WHAT IS ASKED —
Copy out each of the following items word for word, keeping every line unchanged.
** start DATA SECTION **
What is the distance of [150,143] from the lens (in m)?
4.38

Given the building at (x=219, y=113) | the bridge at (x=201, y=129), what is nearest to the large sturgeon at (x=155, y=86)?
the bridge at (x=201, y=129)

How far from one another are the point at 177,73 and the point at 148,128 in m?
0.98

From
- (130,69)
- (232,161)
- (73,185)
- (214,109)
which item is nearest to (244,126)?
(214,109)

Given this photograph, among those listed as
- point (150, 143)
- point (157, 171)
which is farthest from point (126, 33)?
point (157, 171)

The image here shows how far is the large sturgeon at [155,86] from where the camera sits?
** end DATA SECTION **
ANSWER —
What is the distance of [150,143] from the lens (in m)?
4.38

Given the building at (x=219, y=113) | the bridge at (x=201, y=129), what is nearest to the large sturgeon at (x=155, y=86)?
the bridge at (x=201, y=129)

How far from one another are the point at 177,73 and the point at 148,128 in m?
0.98

From
- (130,69)
- (232,161)
- (73,185)
- (214,109)
which item is nearest to (244,126)?
(214,109)

Given this photograph, among those listed as
- point (150, 143)
- point (157, 171)
which is farthest from point (126, 33)?
point (157, 171)

The image here shows how far is the large sturgeon at [155,86] from where the camera sits?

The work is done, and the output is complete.